_INSTRUCTIONS FOR THE TASK_. Reproduce every line of the listing below without changing anything.

>> Begin INPUT

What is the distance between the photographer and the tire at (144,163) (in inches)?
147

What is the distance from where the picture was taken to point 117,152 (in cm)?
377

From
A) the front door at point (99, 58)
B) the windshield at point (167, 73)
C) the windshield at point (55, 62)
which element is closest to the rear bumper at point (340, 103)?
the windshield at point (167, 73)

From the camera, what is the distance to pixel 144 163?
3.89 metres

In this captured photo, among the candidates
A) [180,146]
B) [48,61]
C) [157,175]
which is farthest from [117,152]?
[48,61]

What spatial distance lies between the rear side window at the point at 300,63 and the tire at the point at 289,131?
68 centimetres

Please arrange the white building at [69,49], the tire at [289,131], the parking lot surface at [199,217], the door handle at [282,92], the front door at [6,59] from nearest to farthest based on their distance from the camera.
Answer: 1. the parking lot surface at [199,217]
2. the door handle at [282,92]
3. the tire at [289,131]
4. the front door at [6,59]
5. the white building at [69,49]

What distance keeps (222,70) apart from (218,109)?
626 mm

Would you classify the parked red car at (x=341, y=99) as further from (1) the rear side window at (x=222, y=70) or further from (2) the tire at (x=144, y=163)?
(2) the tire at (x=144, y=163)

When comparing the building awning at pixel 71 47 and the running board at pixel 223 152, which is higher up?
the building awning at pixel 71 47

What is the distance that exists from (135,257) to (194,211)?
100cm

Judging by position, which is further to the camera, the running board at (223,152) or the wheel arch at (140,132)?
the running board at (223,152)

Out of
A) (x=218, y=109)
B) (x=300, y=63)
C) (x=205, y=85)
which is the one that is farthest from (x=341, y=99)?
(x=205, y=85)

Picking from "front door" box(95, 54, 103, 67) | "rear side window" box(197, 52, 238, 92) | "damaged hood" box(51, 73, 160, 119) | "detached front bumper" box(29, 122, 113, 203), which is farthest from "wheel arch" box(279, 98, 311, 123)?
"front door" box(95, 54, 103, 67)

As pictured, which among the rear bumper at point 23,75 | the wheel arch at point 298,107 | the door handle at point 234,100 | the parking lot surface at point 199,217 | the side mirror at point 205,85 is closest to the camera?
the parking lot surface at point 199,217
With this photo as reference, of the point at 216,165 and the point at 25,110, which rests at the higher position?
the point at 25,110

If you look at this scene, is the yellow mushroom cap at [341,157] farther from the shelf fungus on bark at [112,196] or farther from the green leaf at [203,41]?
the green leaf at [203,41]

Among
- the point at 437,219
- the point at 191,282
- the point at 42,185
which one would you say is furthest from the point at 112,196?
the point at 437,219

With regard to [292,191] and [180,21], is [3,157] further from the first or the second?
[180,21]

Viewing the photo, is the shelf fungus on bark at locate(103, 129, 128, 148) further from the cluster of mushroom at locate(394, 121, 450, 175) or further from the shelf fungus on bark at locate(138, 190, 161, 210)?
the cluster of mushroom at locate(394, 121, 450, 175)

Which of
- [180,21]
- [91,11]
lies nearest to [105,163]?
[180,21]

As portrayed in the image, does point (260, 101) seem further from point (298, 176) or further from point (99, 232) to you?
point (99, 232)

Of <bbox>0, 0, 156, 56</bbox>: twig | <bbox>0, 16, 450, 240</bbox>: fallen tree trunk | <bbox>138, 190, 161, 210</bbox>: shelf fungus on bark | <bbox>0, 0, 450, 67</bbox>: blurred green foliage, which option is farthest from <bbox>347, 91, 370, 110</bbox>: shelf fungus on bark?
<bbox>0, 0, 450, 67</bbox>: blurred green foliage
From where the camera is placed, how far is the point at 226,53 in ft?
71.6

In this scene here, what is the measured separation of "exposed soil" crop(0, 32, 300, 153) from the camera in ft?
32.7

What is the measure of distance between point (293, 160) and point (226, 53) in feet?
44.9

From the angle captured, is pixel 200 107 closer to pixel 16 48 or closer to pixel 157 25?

>> End INPUT

_OUTPUT FOR THIS TASK_.
What is the distance between the photographer and the tire at (144,163) (in inches)?
147

What is the distance from where the picture was taken to point 117,152 (in cm)?
377

From
A) the front door at point (99, 58)
B) the windshield at point (167, 73)
C) the windshield at point (55, 62)
which element is closest to the rear bumper at point (340, 103)?
the windshield at point (167, 73)

From the camera, what is the distance to pixel 144 163?
3.89 metres

In this captured photo, among the candidates
A) [180,146]
B) [48,61]
C) [157,175]
which is farthest from [117,152]?
[48,61]

What spatial distance lies between the rear side window at the point at 300,63 and the tire at the point at 289,131?
68 centimetres

Please arrange the white building at [69,49], the tire at [289,131], the parking lot surface at [199,217], the door handle at [282,92], the front door at [6,59] from nearest to farthest based on their distance from the camera.
Answer: 1. the parking lot surface at [199,217]
2. the door handle at [282,92]
3. the tire at [289,131]
4. the front door at [6,59]
5. the white building at [69,49]

What distance keeps (222,70) apart from (218,109)?
626 mm

Would you classify the parked red car at (x=341, y=99) as further from (1) the rear side window at (x=222, y=70) or further from (2) the tire at (x=144, y=163)?
(2) the tire at (x=144, y=163)

When comparing the building awning at pixel 71 47 and the running board at pixel 223 152, which is higher up?
the building awning at pixel 71 47

What is the distance that exists from (135,257) to (194,211)?
100cm

Judging by position, which is further to the camera, the running board at (223,152) or the wheel arch at (140,132)?
the running board at (223,152)

Out of
A) (x=218, y=109)
B) (x=300, y=63)
C) (x=205, y=85)
which is the one that is farthest from (x=341, y=99)?
(x=205, y=85)

Picking from "front door" box(95, 54, 103, 67) | "rear side window" box(197, 52, 238, 92) | "damaged hood" box(51, 73, 160, 119) | "detached front bumper" box(29, 122, 113, 203), which is farthest from "wheel arch" box(279, 98, 311, 123)?
"front door" box(95, 54, 103, 67)

As pictured, which among the rear bumper at point 23,75 | the wheel arch at point 298,107 | the door handle at point 234,100 | the parking lot surface at point 199,217 | the side mirror at point 205,85 is closest to the camera?
the parking lot surface at point 199,217
With this photo as reference, of the point at 216,165 and the point at 25,110, which rests at the higher position?
the point at 25,110

If you look at this scene, is the yellow mushroom cap at [341,157] farther from the shelf fungus on bark at [112,196] or farther from the green leaf at [203,41]?
the green leaf at [203,41]

Among
- the point at 437,219
- the point at 191,282
- the point at 42,185
which one would you say is furthest from the point at 112,196?
the point at 437,219

With regard to [292,191] and [180,21], is [3,157] further from the first or the second?
[180,21]

Viewing the photo, is the shelf fungus on bark at locate(103, 129, 128, 148) further from the cluster of mushroom at locate(394, 121, 450, 175) or further from the shelf fungus on bark at locate(138, 190, 161, 210)?
the cluster of mushroom at locate(394, 121, 450, 175)

Which of
- [180,21]
- [91,11]
lies nearest to [105,163]?
[180,21]

As portrayed in the image, does point (260, 101) seem further from point (298, 176) or further from point (99, 232) to you?
point (99, 232)

Of <bbox>0, 0, 156, 56</bbox>: twig | <bbox>0, 16, 450, 240</bbox>: fallen tree trunk | <bbox>138, 190, 161, 210</bbox>: shelf fungus on bark | <bbox>0, 0, 450, 67</bbox>: blurred green foliage, which option is farthest from <bbox>347, 91, 370, 110</bbox>: shelf fungus on bark?
<bbox>0, 0, 450, 67</bbox>: blurred green foliage
From where the camera is placed, how far is the point at 226,53 in ft?
71.6

In this scene here, what is the measured separation of "exposed soil" crop(0, 32, 300, 153) from the camera in ft?
32.7

What is the measure of distance between point (293, 160) and point (226, 53) in feet?
44.9

From the angle captured, is pixel 200 107 closer to pixel 16 48 or closer to pixel 157 25?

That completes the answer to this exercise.